DATASET ENTRIES:
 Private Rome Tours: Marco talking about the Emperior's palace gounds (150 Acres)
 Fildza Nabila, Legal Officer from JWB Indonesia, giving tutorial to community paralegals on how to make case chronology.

* * *

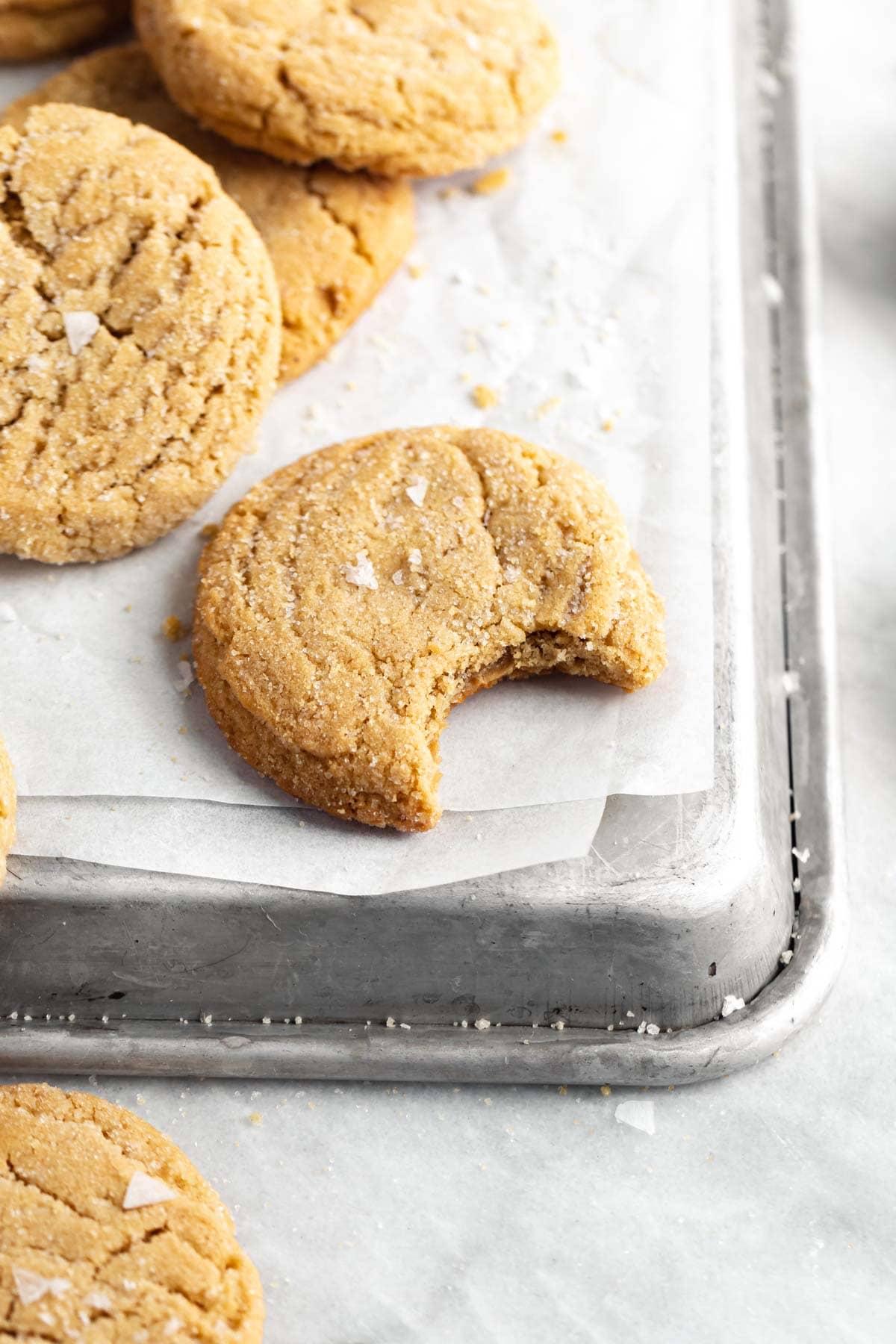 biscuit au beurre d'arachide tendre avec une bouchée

EXERCISE BRIEF: Out of the data above, transcribe exactly and only the lines starting with the line that has "Private Rome Tours: Marco" and going on through the line that has "Fildza Nabila, Legal", both included.

REPLY:
 Private Rome Tours: Marco talking about the Emperior's palace gounds (150 Acres)
 Fildza Nabila, Legal Officer from JWB Indonesia, giving tutorial to community paralegals on how to make case chronology.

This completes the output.